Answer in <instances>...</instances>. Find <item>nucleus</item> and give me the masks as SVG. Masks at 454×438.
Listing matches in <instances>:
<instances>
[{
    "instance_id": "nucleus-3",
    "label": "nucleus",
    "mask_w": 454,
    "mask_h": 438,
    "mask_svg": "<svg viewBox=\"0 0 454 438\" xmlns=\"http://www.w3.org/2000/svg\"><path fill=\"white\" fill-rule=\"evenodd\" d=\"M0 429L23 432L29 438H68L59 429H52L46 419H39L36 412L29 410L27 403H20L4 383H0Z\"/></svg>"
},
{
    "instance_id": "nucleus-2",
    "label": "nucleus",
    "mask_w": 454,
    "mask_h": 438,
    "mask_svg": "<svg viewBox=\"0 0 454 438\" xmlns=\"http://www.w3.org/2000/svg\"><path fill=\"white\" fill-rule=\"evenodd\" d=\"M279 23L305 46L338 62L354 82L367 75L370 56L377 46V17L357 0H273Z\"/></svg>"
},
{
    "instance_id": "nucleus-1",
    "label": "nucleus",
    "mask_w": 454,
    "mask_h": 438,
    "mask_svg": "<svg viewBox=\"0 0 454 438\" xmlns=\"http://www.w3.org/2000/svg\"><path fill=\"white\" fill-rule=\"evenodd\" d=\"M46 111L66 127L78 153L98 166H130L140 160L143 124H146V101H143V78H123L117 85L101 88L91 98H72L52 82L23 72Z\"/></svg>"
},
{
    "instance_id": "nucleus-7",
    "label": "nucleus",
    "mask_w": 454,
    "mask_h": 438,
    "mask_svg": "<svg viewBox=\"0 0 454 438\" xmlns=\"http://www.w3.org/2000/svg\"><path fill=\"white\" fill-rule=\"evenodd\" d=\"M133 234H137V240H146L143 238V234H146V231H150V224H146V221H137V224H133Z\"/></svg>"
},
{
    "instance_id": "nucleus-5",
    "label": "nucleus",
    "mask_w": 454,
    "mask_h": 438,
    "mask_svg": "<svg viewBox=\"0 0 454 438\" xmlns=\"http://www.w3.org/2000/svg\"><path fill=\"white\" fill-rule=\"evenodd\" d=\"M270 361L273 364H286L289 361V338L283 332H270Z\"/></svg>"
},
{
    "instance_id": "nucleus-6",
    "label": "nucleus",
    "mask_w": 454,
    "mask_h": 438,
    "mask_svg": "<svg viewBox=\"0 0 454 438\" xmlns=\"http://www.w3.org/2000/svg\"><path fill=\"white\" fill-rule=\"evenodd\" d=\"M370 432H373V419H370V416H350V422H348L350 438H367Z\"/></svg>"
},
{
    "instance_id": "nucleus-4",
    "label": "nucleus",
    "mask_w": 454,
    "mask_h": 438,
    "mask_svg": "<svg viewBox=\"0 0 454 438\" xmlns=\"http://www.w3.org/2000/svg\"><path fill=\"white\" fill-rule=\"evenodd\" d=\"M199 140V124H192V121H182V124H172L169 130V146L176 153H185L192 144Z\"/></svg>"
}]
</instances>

### Prompt:
Copy out every line in the entries above that contains the string "instances". Only an exact match in upper and lower case counts.

### Reply:
Answer in <instances>...</instances>. Find <item>nucleus</item> and give me the masks as SVG. Masks at 454×438.
Listing matches in <instances>:
<instances>
</instances>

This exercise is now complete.